Gênée par le compliment, Müller joua toutefois le jeu en s’approchant du miroir en pied. Elle se réjouissait que Tilsner ne soit pas là pour ajouter à son malaise ; ils étaient convenus de se retrouver plus tard à l’hôtel de Charlottenburg et, en attendant, il était allé au rayon articles de sport pour acheter l’attirail du supporter du Hertha BSC Berlin qui se trouvait sur la liste de Jäger.
Müller joua avec ses cheveux devant la glace. Ils étaient gras et sans volume. Ses yeux tombèrent sur les bottes en daim noir rehaussées d’un revers en fourrure grise qui s’arrêtaient juste sous le genou. Derrière elle, le vendeur attendait.
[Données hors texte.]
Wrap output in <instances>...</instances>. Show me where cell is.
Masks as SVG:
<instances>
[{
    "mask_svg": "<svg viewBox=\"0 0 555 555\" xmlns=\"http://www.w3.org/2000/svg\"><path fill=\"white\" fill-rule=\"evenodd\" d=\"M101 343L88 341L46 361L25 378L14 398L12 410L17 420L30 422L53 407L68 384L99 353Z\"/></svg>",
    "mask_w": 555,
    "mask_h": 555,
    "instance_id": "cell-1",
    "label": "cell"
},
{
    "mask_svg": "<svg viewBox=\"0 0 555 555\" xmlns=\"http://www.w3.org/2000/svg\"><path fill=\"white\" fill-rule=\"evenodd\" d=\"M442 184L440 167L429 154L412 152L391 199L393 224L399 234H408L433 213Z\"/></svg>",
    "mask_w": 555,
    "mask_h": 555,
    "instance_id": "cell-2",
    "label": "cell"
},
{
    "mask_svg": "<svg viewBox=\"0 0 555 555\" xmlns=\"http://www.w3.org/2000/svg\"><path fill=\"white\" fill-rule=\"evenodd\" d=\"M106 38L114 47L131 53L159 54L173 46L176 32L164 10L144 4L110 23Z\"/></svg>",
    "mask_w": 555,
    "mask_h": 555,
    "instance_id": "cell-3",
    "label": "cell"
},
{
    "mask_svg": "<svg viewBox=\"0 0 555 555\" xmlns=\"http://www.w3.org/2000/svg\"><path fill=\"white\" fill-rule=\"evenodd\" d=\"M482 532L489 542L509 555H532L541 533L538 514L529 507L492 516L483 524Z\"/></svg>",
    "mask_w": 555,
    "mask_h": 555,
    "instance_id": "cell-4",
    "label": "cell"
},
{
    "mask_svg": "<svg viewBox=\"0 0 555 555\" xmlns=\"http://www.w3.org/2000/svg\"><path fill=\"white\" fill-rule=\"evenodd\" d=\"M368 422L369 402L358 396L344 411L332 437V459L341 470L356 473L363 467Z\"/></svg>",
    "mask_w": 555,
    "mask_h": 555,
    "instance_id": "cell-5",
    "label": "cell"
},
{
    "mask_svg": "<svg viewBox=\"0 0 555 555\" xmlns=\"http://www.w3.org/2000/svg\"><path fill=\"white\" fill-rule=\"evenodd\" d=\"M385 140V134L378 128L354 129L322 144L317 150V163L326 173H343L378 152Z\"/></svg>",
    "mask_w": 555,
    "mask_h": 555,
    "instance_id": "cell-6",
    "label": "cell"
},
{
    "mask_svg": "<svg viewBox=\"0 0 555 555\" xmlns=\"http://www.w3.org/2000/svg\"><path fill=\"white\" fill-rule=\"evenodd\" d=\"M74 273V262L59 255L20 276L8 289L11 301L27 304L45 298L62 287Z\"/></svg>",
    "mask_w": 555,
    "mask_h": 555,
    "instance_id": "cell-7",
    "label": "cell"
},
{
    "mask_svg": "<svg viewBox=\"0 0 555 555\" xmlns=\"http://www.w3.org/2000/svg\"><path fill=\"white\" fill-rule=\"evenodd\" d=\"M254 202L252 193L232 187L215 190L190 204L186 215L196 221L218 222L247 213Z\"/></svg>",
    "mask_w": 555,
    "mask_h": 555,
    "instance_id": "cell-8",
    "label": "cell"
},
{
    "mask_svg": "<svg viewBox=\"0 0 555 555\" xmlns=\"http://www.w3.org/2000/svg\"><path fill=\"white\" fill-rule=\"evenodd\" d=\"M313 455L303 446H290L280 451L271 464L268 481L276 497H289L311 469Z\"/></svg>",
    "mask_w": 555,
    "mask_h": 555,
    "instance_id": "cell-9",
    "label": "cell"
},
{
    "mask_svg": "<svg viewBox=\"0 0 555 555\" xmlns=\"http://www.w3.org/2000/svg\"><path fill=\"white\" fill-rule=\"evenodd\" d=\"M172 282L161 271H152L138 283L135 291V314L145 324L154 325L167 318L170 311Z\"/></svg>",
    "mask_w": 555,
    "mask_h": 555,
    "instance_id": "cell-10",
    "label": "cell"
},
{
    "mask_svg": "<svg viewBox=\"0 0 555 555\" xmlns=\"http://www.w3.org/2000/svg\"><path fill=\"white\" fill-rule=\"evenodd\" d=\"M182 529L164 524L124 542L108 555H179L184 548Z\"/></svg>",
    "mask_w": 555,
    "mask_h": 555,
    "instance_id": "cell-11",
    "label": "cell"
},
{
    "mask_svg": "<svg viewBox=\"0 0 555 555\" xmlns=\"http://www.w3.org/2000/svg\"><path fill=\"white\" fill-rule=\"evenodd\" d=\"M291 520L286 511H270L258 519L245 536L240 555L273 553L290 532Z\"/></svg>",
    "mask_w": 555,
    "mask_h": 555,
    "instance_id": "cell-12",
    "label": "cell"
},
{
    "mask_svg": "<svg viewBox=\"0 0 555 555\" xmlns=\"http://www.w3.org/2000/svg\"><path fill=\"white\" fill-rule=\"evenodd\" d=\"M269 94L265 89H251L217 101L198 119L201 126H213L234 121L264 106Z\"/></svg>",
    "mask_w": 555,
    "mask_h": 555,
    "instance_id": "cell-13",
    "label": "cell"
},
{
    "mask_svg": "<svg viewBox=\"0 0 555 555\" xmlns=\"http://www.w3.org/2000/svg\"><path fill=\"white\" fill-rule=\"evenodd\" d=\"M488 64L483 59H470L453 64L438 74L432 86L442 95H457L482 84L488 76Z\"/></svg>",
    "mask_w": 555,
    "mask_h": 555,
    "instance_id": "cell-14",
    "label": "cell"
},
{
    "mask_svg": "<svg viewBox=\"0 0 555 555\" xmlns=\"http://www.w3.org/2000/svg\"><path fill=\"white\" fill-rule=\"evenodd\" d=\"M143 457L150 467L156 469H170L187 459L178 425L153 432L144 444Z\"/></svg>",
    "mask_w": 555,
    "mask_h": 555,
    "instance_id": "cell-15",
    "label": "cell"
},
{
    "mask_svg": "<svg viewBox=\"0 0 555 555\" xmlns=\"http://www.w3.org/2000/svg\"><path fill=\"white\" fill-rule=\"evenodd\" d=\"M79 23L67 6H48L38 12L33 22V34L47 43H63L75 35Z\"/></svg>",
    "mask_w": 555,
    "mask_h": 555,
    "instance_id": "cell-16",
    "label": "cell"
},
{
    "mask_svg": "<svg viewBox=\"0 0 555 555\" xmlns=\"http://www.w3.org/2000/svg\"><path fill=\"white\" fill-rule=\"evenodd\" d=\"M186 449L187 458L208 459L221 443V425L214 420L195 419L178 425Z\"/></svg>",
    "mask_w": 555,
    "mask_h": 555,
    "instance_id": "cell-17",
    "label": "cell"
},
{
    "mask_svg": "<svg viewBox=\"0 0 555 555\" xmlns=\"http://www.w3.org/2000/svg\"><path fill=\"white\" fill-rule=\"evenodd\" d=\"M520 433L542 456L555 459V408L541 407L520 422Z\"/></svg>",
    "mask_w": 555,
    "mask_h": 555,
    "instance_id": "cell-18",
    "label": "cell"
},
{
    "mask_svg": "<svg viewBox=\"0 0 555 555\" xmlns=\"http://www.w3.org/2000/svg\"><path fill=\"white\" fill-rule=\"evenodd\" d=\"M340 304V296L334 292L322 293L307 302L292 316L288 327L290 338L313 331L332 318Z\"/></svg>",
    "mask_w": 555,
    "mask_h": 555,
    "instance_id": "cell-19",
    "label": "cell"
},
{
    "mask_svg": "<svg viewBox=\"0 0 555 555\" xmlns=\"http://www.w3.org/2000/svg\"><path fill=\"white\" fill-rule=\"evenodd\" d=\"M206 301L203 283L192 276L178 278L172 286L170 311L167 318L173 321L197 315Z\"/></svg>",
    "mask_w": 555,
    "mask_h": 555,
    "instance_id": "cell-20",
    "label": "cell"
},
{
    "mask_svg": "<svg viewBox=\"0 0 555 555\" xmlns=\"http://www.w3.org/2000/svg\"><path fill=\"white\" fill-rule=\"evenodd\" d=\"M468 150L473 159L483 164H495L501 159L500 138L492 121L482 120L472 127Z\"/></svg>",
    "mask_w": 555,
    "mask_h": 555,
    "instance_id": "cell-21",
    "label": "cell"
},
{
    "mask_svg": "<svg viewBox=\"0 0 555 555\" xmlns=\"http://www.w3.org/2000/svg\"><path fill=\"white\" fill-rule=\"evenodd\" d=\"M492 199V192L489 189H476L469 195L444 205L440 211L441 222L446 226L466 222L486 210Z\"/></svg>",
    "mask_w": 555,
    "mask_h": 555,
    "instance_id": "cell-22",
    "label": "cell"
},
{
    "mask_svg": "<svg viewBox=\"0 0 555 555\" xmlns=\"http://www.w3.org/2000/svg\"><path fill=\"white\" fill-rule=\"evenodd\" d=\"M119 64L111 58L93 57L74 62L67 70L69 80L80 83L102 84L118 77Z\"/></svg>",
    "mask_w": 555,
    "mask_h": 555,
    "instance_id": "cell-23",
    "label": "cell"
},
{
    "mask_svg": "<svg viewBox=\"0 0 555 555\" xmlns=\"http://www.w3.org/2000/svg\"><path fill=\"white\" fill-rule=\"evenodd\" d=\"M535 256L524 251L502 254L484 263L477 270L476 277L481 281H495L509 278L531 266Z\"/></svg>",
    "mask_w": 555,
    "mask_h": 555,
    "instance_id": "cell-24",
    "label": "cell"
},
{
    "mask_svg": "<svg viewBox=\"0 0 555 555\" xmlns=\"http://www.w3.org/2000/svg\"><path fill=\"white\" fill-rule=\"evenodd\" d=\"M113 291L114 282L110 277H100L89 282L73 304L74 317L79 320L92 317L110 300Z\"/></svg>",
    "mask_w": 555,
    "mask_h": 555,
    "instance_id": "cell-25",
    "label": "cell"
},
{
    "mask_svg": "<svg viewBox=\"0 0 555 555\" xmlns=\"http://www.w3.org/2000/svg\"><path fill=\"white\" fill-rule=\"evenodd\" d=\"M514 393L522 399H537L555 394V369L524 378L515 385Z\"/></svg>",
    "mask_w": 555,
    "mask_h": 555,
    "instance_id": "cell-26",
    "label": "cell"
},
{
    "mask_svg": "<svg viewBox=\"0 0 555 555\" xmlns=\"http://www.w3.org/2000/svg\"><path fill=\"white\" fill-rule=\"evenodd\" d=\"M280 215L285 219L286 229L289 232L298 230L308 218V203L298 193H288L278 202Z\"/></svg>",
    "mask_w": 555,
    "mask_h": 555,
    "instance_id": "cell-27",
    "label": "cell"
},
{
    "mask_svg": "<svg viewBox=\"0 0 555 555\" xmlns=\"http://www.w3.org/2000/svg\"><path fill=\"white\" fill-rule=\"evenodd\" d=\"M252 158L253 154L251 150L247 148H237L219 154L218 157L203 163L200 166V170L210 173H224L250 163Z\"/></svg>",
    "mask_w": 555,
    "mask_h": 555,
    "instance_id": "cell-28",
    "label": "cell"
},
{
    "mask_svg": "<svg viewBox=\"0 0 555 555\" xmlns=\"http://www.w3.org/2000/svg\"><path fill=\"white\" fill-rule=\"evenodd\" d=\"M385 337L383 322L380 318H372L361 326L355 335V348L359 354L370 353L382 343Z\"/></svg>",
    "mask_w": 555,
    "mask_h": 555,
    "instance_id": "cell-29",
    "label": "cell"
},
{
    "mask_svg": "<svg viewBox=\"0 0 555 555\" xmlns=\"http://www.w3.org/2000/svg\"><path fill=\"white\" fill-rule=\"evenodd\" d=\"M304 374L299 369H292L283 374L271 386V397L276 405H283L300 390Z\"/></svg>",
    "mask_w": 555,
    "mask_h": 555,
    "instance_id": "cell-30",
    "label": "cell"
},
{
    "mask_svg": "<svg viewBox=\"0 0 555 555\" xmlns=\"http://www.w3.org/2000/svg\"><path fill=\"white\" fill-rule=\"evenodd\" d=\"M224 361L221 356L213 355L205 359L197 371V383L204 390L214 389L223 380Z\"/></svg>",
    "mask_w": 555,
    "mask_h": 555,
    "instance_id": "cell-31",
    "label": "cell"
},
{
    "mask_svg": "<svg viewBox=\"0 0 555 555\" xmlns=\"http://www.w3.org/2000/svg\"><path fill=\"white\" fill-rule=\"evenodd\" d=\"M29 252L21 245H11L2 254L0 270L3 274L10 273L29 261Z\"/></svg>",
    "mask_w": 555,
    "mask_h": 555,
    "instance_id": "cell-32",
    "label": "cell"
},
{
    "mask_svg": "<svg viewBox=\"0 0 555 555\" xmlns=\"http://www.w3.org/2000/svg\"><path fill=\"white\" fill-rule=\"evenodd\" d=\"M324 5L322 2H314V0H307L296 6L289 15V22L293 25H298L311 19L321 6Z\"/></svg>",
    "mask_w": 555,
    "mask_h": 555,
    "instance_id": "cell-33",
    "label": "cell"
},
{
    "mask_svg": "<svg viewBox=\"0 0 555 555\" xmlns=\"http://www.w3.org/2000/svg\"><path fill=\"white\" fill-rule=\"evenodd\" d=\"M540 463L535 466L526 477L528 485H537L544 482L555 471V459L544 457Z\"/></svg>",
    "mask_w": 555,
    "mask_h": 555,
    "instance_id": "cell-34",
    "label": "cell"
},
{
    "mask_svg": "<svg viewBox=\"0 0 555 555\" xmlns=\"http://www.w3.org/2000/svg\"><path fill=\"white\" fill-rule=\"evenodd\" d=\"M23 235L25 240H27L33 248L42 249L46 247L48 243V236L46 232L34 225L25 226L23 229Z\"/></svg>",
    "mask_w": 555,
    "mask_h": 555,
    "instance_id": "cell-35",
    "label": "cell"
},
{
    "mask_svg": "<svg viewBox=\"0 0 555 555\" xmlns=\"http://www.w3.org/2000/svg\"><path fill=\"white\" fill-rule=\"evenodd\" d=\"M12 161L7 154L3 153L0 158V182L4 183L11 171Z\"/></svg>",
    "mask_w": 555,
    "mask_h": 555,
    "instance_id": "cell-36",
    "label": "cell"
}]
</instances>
— Je les prends, dit-elle, radieuse.
Il lui répondit par un sourire qu’elle trouva mielleux et factice. Tout ce qui l’intéresse, c’est de conclure la vente, songea-t-elle. Il n’y a que ça qui compte ici.
Allongée sur son lit d’hôtel, Müller fixait le plafond. Elle ne pouvait s’empêcher de penser que quelque chose n’allait pas : elle avait pu profiter – si l’on pouvait dire – d’un après-midi de shopping dans le grand magasin le plus emblématique de Berlin-Ouest alors que la victime qu’elle s’efforçait d’identifier reposait dans un frigo à la morgue de l’hôpital de la Charité. Auraient-ils pu, auraient-ils dû en faire plus en RDA ? Mener une enquête porte à porte chez toutes les familles où vivait une adolescente de l’âge correspondant ? Une tâche digne de Sisyphe. Reiniger et Jäger n’autoriseraient jamais ce genre de campagne.
On frappa à la porte. Müller alla ouvrir d’un bond et trouva Tilsner vêtu de divers articles à rayures bleues et blanches. Elle le fit entrer.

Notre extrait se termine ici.